An interesting report has just been published by the Royal Academy of Engineering about the social legal and ethical implications surrounding autonomous machines.

I have yet to read the report, being far to busy finishing my thesis, looking after my daughter, and trying to find something to do post thesis – hence the lack of activity on my blog.

The topic is interesting though. As devices get more autonomy, get better at learning for themselves, how will people come to regard them. Will we start to see machines as having agency in the sense of being responsible for the things that they do. If fact we often have a tendency to regard inanimate objects as having agency, particularly when the won’t do the things you want them to! How much easier will it be to blame the machine when it appears to be operating under its own volition?

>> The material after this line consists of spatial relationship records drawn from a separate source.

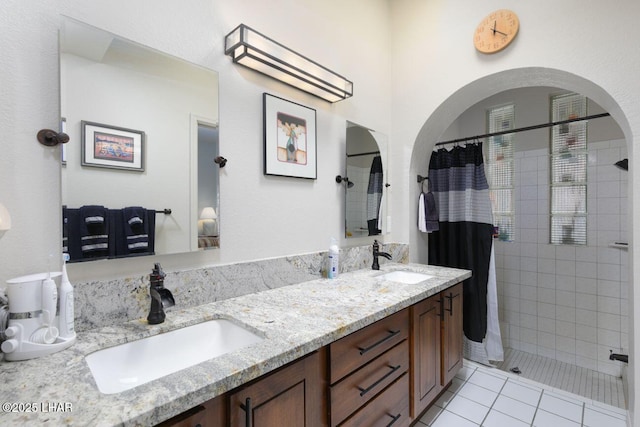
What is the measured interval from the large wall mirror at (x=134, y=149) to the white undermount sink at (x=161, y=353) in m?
0.34

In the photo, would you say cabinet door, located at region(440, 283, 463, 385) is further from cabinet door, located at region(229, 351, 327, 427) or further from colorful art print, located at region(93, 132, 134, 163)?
colorful art print, located at region(93, 132, 134, 163)

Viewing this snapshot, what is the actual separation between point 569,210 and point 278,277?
312cm

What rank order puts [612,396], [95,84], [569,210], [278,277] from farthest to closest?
[569,210] < [612,396] < [278,277] < [95,84]

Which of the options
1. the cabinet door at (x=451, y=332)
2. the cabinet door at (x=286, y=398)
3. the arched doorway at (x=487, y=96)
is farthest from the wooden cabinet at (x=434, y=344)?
the cabinet door at (x=286, y=398)

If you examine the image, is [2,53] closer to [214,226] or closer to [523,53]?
[214,226]

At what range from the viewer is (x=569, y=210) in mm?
2973

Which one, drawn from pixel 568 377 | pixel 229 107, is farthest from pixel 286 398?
pixel 568 377

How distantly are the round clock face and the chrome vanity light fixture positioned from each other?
3.23 ft

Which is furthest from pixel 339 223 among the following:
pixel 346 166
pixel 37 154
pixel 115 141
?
pixel 37 154

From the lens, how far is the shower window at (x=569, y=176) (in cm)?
290

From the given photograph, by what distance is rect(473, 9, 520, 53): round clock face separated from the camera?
6.19 ft

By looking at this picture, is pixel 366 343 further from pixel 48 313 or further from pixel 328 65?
pixel 328 65

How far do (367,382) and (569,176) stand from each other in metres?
3.12

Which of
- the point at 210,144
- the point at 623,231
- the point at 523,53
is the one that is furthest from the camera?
the point at 623,231
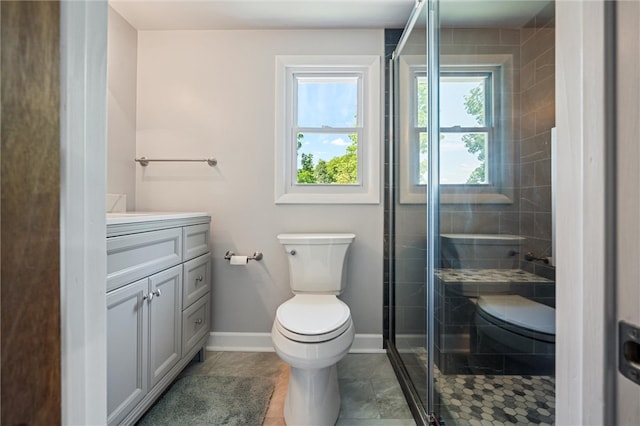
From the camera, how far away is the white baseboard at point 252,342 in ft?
6.42

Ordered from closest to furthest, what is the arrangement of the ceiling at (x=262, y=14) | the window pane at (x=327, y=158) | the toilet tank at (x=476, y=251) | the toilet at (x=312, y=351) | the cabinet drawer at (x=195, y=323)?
the toilet at (x=312, y=351)
the toilet tank at (x=476, y=251)
the cabinet drawer at (x=195, y=323)
the ceiling at (x=262, y=14)
the window pane at (x=327, y=158)

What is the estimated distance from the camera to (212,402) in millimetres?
1438

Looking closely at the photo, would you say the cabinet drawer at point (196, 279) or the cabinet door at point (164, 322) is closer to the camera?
the cabinet door at point (164, 322)

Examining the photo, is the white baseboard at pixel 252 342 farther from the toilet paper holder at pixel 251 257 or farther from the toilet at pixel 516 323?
the toilet at pixel 516 323

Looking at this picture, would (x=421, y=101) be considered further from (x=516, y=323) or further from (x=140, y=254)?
(x=140, y=254)

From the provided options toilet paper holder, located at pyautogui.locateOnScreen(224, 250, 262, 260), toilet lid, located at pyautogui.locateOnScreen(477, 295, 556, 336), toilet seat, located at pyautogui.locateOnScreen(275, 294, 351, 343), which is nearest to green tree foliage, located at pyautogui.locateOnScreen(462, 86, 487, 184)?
toilet lid, located at pyautogui.locateOnScreen(477, 295, 556, 336)

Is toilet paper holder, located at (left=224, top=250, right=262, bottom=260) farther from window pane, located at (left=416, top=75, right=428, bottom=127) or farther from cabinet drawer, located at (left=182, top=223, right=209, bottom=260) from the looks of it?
window pane, located at (left=416, top=75, right=428, bottom=127)

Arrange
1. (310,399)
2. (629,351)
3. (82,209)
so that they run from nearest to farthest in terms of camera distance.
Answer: (629,351) < (82,209) < (310,399)

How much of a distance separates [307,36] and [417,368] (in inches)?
81.8

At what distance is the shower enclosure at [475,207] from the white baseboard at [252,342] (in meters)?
0.41

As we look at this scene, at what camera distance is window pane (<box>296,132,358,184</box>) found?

I suspect that many people will vary in their opinions of autonomous machines. When they do things we don’t like it will be the machines fault for acting like that but when they do things that are strangely human like we might want to dismiss it as just part of their programming.

I imagine that the advances in machine autonomy might also bring some fresh perspectives on how we perceive our own apparent autonomy and our ability (or not) to make responsible decisions.

I did get on the TV after all but only in the background of a shot – I’m driving a robot around with a joystick.

You can see it here. The relevant bit starts about 34 minutes in.

I ought to add that this video will disappear and be replaced by the latest edition of the show on Sunday the 21st.

Slightly disappointing, I wasn’t interviewed in the end but I did have some of my robot progeny filmed with me in the background.  A colleague, Andy, did the interview instead.

What it came down to was that they only needed one person and Andy is more senior (he has his PhD) so he is more appropriate to represent the university on TV.  Better to have ‘Dr P…’ than ‘Student Bill’.

Shame, I was looking forward to that, but it was the right decision.

On the plus side, I now have some smart new trousers!

Just spend the afternoon organising for an interview with the BBC.  HSBC recently released a ‘Future Business’ report that claimed that Brighton would be a future technology super-city and that robots would be a key technology for the UK economy. So I get to stand in front of a camera and talk about robots for the Politics Show in our region.

Cool? Possibly, but also anxiety generating and I need to look smart so my wife has demanded that I submit to her will and come shopping for a new outfit. I need to start charging batteries so I can show them some robots as well.

As is the way with media interviews I expect that lots of time and effort preparing and talking will result in a few seconds of screen time. Now the big question is what my work title should be. As I don’t have my PhD yet I won’t be Dr but I could be ‘Researcher’ or perhaps ‘Robotics Engineer’.

I quite like the idea of being called a ‘Robot Scientist’ because some people might take it to mean that I am a robot who is a scientist.